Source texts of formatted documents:
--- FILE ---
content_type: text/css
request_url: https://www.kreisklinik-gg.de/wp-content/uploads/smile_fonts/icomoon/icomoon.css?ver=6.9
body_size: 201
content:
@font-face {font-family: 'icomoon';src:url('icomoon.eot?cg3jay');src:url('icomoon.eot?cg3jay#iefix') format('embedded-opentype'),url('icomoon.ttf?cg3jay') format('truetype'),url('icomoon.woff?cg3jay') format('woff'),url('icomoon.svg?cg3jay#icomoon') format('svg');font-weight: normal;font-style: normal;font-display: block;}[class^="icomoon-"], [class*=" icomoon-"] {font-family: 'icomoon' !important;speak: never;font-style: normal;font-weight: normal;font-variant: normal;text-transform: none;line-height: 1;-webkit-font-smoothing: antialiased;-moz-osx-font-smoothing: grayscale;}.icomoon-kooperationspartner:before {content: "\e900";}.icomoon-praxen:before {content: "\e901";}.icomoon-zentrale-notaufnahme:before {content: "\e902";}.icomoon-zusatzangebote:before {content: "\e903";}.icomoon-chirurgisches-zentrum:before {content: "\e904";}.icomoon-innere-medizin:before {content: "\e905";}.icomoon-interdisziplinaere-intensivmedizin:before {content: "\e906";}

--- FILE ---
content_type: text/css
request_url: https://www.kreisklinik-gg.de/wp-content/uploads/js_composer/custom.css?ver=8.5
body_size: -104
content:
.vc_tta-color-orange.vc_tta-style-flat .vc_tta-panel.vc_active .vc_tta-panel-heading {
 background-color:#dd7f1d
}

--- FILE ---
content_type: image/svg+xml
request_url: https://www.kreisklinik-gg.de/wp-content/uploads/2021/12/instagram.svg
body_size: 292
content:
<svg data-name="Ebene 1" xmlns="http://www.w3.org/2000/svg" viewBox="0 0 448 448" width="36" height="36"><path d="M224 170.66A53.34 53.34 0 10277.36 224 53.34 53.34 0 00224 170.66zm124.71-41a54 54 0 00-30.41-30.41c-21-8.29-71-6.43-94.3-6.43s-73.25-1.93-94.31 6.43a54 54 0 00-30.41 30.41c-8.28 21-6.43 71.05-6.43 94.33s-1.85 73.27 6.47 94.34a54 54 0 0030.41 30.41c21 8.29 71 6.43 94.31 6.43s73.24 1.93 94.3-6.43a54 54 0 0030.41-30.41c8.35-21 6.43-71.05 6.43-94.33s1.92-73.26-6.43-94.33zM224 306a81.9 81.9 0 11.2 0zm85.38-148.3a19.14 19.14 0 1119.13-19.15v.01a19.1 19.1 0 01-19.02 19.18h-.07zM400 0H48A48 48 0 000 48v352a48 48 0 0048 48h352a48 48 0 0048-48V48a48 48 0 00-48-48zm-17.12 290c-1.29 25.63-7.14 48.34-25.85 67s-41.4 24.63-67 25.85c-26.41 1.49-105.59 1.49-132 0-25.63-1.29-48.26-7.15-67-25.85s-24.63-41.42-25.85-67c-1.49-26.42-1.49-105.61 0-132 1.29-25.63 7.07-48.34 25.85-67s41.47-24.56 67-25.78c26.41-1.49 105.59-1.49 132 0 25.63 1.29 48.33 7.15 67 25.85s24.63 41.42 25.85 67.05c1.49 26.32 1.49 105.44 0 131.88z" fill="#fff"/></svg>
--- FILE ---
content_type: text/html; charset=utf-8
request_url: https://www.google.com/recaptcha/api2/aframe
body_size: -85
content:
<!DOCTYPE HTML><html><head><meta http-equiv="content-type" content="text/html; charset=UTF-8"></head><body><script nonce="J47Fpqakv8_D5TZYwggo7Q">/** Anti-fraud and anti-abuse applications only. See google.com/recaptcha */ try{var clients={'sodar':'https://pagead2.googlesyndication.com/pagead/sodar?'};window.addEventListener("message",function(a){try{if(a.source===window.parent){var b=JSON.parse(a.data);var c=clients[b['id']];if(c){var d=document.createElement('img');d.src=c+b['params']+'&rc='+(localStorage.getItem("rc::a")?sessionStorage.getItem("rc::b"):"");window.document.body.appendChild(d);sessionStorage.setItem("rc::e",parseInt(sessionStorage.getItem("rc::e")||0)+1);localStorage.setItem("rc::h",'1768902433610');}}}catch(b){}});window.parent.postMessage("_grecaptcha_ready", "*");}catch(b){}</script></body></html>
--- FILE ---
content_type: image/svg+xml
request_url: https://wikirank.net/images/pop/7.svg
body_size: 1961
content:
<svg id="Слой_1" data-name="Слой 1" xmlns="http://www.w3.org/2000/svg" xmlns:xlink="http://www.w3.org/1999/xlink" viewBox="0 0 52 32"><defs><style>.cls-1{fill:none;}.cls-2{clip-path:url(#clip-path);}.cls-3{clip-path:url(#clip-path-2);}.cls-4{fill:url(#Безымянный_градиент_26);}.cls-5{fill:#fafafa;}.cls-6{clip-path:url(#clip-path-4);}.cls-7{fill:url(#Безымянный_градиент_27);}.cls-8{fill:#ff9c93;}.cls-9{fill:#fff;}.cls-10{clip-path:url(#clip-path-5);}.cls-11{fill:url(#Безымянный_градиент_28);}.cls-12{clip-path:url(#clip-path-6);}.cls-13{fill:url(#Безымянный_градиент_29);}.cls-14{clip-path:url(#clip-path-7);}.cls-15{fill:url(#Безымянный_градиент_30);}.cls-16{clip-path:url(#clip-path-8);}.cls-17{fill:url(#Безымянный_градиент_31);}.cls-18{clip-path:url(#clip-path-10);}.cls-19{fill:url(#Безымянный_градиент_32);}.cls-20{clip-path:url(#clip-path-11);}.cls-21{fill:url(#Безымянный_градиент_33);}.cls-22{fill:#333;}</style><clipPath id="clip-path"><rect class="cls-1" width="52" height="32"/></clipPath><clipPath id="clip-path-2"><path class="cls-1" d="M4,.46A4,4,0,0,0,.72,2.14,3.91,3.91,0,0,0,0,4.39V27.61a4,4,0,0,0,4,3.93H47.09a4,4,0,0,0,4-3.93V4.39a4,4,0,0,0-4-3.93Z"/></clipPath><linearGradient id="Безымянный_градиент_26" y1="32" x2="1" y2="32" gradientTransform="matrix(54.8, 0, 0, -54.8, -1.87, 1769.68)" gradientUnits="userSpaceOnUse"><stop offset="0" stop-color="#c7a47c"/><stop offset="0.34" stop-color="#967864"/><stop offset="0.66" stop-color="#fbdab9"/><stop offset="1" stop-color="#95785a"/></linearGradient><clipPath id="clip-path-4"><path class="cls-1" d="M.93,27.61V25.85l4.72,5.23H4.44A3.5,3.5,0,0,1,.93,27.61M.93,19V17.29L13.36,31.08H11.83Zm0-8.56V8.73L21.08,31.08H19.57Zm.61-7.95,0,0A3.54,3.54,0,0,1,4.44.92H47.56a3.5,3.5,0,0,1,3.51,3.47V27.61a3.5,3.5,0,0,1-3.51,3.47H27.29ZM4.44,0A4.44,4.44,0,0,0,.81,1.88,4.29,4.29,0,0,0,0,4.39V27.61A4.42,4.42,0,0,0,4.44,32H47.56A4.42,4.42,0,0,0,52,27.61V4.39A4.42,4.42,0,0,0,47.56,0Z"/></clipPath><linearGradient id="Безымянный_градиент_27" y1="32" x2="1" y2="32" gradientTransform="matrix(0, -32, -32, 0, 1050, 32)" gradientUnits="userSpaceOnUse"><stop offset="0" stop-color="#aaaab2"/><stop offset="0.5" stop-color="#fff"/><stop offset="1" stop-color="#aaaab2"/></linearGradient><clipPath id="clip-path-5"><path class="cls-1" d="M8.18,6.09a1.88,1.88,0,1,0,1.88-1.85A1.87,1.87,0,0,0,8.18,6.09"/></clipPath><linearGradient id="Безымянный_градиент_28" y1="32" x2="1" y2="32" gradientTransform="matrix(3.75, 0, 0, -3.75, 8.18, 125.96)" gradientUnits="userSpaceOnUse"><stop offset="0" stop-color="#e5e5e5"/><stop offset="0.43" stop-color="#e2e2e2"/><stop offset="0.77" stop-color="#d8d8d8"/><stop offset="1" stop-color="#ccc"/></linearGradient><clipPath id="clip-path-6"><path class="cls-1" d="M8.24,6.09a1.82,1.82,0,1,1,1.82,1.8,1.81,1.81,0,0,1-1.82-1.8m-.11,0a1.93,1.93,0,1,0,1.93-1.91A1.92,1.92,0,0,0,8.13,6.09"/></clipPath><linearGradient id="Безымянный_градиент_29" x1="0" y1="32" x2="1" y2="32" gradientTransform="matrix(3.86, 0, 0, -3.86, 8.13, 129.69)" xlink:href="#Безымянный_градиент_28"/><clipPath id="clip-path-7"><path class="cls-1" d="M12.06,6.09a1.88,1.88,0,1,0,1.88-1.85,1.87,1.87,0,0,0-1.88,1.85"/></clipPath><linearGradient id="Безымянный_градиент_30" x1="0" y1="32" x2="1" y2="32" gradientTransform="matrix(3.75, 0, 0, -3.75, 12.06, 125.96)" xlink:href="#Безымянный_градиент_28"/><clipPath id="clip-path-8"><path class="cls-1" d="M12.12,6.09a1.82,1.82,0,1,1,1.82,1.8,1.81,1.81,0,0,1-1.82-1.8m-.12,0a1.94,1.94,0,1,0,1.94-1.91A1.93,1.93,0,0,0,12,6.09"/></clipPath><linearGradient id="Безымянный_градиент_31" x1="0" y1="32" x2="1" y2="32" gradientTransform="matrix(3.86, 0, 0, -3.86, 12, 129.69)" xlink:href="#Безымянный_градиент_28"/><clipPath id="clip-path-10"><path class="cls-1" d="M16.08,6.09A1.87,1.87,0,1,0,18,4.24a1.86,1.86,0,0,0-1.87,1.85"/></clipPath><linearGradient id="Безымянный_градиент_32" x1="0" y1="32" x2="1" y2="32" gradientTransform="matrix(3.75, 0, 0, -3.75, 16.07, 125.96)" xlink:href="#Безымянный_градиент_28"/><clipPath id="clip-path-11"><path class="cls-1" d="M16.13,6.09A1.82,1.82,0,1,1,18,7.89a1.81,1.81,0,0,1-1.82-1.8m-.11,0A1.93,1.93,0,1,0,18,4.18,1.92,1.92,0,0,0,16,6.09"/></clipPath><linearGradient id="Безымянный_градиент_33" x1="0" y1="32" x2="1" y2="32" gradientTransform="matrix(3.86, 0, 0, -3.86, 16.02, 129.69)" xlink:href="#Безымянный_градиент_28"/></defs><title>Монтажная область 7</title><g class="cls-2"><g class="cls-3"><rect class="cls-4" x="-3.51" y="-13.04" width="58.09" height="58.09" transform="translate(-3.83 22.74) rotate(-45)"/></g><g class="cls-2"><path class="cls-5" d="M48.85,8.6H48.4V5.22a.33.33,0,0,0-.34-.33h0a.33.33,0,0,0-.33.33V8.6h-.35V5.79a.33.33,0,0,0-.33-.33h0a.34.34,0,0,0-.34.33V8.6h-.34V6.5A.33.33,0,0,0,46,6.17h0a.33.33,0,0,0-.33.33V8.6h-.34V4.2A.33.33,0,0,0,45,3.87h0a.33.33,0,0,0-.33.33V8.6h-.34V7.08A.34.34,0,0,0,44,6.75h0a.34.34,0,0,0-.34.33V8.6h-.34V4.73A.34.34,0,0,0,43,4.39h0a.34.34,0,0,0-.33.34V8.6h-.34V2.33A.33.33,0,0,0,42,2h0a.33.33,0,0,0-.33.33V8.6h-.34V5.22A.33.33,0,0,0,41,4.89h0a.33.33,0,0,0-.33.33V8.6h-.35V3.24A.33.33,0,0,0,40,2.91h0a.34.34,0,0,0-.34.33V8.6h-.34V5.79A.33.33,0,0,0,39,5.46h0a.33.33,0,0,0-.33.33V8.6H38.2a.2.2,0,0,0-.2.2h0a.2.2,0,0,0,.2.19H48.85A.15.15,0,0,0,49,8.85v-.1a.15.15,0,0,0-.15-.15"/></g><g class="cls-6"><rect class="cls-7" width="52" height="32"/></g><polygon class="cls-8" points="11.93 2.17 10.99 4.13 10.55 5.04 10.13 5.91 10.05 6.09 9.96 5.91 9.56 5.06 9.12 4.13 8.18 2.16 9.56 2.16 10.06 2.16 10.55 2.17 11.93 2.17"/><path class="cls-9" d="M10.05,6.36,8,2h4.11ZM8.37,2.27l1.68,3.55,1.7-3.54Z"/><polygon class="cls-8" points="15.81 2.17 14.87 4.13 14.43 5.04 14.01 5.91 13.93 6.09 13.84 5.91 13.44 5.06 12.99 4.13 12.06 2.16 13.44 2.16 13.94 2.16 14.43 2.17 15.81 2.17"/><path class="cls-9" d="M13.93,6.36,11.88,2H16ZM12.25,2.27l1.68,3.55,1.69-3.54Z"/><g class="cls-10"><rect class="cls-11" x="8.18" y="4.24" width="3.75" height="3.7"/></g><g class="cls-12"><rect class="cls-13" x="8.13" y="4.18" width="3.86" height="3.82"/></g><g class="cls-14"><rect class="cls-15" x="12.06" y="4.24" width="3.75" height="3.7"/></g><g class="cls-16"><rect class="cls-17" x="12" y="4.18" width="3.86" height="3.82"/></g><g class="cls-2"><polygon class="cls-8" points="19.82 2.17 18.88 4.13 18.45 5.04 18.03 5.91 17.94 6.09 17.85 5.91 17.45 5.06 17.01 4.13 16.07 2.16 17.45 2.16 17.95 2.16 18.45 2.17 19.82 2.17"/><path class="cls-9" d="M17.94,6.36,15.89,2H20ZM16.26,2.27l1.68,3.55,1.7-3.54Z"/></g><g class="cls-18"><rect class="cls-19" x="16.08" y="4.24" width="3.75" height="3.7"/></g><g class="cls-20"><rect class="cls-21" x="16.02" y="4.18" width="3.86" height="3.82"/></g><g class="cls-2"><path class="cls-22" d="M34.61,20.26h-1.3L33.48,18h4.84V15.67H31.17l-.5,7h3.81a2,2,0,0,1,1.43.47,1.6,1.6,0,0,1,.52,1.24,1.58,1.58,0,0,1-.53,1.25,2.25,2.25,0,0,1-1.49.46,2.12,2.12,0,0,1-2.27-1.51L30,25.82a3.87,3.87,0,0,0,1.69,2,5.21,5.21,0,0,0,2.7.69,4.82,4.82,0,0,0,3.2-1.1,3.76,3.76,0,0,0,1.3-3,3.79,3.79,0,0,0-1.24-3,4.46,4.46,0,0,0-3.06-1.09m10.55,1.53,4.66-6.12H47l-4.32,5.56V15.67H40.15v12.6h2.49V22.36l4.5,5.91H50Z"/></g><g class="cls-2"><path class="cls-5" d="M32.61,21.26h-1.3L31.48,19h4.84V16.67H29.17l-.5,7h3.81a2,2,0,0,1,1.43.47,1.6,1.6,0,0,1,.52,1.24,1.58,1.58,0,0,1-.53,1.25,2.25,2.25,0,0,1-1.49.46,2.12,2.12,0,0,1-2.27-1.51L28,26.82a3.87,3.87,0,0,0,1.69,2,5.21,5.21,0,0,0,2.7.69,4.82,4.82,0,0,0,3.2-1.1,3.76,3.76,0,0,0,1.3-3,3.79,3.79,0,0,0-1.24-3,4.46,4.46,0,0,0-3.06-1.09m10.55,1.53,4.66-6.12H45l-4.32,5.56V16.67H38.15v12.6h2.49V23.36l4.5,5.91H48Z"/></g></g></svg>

Work to be completed: Each line above that contains the string "uploads" should be identified and copied.

Answer section:
request_url: https://www.kreisklinik-gg.de/wp-content/uploads/smile_fonts/icomoon/icomoon.css?ver=6.9
request_url: https://www.kreisklinik-gg.de/wp-content/uploads/js_composer/custom.css?ver=8.5
request_url: https://www.kreisklinik-gg.de/wp-content/uploads/2021/12/instagram.svg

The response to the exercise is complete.